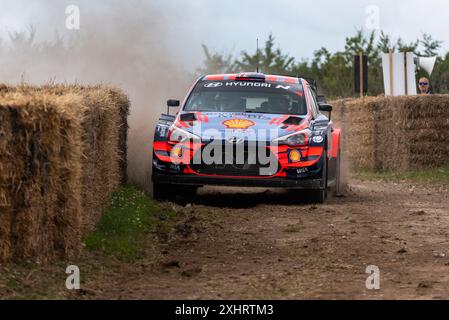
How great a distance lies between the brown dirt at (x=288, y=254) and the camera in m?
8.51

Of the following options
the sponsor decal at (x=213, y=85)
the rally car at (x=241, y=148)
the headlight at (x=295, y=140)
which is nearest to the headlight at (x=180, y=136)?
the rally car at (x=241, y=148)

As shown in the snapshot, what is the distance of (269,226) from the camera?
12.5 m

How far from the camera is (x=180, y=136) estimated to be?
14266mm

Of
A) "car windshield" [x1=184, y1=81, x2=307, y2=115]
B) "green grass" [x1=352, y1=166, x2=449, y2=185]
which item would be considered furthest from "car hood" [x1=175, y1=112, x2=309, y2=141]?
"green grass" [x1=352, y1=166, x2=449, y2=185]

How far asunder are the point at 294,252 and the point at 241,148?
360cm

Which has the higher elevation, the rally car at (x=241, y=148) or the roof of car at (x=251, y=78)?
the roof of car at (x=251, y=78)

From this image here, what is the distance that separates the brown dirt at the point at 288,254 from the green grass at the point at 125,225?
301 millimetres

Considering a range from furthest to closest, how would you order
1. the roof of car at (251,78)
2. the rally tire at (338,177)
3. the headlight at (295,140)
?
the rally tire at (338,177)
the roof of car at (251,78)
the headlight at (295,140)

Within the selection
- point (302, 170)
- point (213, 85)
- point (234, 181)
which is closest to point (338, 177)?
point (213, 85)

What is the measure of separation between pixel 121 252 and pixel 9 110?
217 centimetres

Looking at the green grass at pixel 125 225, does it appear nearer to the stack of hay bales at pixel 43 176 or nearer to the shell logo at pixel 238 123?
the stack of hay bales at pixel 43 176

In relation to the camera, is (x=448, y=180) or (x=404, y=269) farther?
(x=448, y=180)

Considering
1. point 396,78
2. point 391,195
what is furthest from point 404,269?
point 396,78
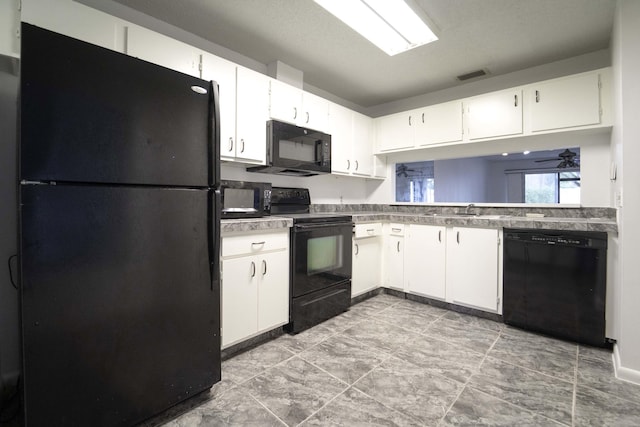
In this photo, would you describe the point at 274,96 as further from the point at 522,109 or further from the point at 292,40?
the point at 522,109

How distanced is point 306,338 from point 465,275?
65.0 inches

--

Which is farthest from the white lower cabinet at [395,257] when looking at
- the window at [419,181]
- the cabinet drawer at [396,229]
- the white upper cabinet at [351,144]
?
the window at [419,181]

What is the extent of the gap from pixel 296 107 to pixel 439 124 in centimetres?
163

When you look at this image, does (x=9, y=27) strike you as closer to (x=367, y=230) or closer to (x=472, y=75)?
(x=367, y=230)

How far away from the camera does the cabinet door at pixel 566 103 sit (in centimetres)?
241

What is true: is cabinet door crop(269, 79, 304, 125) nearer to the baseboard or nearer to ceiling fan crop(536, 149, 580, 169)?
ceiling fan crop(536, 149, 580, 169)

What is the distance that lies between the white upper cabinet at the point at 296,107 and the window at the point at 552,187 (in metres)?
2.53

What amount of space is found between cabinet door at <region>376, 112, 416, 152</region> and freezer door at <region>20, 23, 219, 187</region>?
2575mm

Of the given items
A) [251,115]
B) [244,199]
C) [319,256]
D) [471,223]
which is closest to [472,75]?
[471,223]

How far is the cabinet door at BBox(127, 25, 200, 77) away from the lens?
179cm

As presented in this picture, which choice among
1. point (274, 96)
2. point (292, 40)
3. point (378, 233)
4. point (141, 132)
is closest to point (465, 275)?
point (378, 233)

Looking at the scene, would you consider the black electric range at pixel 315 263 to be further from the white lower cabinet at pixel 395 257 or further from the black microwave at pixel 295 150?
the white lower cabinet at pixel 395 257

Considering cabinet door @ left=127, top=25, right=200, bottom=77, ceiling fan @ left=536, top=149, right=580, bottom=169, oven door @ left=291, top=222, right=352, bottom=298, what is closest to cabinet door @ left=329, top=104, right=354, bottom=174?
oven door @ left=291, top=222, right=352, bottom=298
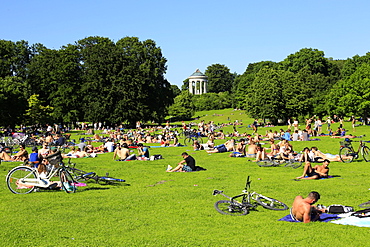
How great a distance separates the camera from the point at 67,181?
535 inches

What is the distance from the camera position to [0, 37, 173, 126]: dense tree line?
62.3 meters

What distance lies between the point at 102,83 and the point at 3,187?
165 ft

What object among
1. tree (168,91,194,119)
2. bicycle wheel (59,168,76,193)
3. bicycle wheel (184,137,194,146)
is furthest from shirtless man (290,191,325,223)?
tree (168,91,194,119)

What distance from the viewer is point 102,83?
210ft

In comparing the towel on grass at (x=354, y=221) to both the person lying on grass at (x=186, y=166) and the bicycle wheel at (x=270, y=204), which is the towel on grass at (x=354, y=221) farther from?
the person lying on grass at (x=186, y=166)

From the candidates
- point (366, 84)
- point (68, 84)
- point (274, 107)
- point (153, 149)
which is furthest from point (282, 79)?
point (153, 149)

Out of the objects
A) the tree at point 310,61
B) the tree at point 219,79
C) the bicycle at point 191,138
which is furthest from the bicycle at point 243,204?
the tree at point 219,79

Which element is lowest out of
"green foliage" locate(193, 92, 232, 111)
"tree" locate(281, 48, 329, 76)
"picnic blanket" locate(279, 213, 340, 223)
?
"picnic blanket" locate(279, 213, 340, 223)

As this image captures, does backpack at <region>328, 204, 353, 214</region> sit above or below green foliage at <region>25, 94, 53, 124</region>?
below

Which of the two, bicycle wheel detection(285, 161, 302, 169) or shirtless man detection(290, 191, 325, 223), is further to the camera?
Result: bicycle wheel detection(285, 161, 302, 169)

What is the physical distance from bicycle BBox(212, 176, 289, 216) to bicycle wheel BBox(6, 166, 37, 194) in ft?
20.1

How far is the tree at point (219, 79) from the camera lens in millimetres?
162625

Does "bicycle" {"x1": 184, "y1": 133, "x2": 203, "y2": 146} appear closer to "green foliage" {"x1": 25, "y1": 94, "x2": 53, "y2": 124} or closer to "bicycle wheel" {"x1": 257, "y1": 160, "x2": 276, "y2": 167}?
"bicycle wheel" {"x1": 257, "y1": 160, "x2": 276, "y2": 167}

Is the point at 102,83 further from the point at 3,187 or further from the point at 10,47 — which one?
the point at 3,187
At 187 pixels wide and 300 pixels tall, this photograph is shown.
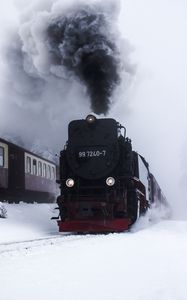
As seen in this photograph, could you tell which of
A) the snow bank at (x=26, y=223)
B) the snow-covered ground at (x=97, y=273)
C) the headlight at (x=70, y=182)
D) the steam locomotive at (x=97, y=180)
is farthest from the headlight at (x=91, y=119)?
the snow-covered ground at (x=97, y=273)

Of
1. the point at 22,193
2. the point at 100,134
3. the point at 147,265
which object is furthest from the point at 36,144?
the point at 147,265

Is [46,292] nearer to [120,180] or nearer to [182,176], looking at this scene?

Your objective
Which lines of the items contain the word "closest"? Select and copy each such line, treating uppercase and lowercase as different.

Task answer
Considering a range from furthest to closest, how would you order
which is closest to point (338, 177)?
which is closest to [472,75]?
is closest to point (465, 275)?
Considering cabinet door @ left=127, top=25, right=200, bottom=77, ceiling fan @ left=536, top=149, right=580, bottom=169, oven door @ left=291, top=222, right=352, bottom=298, what is closest to cabinet door @ left=329, top=104, right=354, bottom=174?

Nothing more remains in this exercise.